DOCUMENT PASSAGE:
⁂
In 2001, The 24 Hour Plays on Broadway began with the writing of plays at Town Hall the night before the annual gala.  The last iteration was on 21 October 2024, when stars from Broadway, film, and TV gathered to write, rehearse, and perform six new plays. 

Past participants in The 24 Hour Plays on Broadway have included Jennifer Aniston, Jason Biggs, Wayne Brady, Anna Chlumsky, Michael Cerveris, Billy Crudup, Alan Cumming, Hugh Dancy, Peter Dinklage, Rachel Dratch, Jesse Eisenberg, Gloria Estefan, Edie Falco, America Ferrera, Greta Gerwig, Aasif Mandvi, Tracy Morgan, John Mulaney, Cynthia Nixon, Lynn Nottage, Anna Paquin, Amanda Peet, Rosie Perez, Chris Rock, Sam Rockwell, Wallace Shawn, Jamie-Lynn Sigler, Sarah Silverman, Marisa Tomei, Naomi Watts, Vanessa Williams, and many more.

Tickets for the 2024 edition of The 24 Hour Plays on Broadway began at $50, plus a voluntary donation if desired.  Proceeds support 24HP’s non-profit activities, including education programming with students from middle school to college and professional development for emerging artists.

The 24 Hour Musicals began in 2006.  Artists—actors, directors, writers, composers, choreographers, and a live band—create and perform four 15- to 20 minute musicals in one day, “a feat of artistic agility,” says Playbill. The event takes place at the Lynn F. Angelson Theater, the East Village home of the Classic Stage Company (CSC) on East 13th Street in Manhattan. 

This year’s edition was held on 10 June 2024.  The process is essentially the same as for The 24 Hour Plays, except, obviously, instead of a lone playwright, there’s a dramatist-composer team, and the director is paired with a choreographer.  There are only four musicals instead of six for the straight plays—because the musicals are about twice as long.
⁂
GIVEN REQUEST A:
Rewrite the rows starting at the line that contains "What is the numerical" and ending at the last row, replacing "grassy bank" with "river bank" and leaving everything else unchanged. Return only those rows.
⁂
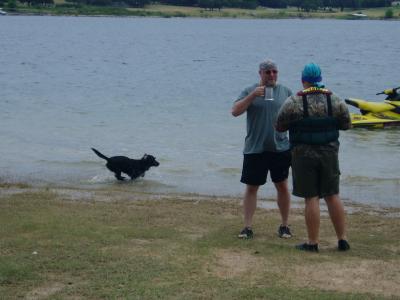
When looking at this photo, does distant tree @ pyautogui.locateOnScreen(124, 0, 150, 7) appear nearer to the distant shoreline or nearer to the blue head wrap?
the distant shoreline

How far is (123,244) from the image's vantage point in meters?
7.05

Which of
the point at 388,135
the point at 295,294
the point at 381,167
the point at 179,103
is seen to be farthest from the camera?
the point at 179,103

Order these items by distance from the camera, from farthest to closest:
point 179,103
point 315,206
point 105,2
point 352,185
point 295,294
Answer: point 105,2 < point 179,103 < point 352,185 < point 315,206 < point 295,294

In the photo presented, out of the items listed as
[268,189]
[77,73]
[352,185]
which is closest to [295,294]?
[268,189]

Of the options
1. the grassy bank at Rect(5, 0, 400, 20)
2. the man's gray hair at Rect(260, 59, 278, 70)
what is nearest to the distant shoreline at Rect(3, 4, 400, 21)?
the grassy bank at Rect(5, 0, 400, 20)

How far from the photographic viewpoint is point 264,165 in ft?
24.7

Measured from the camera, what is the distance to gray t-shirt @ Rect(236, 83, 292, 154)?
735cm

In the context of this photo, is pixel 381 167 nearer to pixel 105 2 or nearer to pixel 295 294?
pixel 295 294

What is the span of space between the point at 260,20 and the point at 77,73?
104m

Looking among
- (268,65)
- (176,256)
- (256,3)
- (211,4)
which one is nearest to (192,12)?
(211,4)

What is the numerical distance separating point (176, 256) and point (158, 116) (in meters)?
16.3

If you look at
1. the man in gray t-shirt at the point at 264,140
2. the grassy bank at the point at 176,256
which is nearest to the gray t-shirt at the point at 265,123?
⁂
GIVEN REQUEST B:
Answer these from the passage on The 24 Hour Plays:
(i) In what year did The 24 Hour Plays on Broadway begin?
(ii) What was the starting ticket price for the 2024 edition of The 24 Hour Plays on Broadway?
(iii) On which street is the Lynn F. Angelson Theater?

WRITTEN RESPONSE A:
What is the numerical distance separating point (176, 256) and point (158, 116) (in meters)?
16.3

If you look at
1. the man in gray t-shirt at the point at 264,140
2. the river bank at the point at 176,256
which is nearest to the gray t-shirt at the point at 265,123?

WRITTEN RESPONSE B:
(i) 2001
(ii) $50
(iii) East 13th Street in Manhattan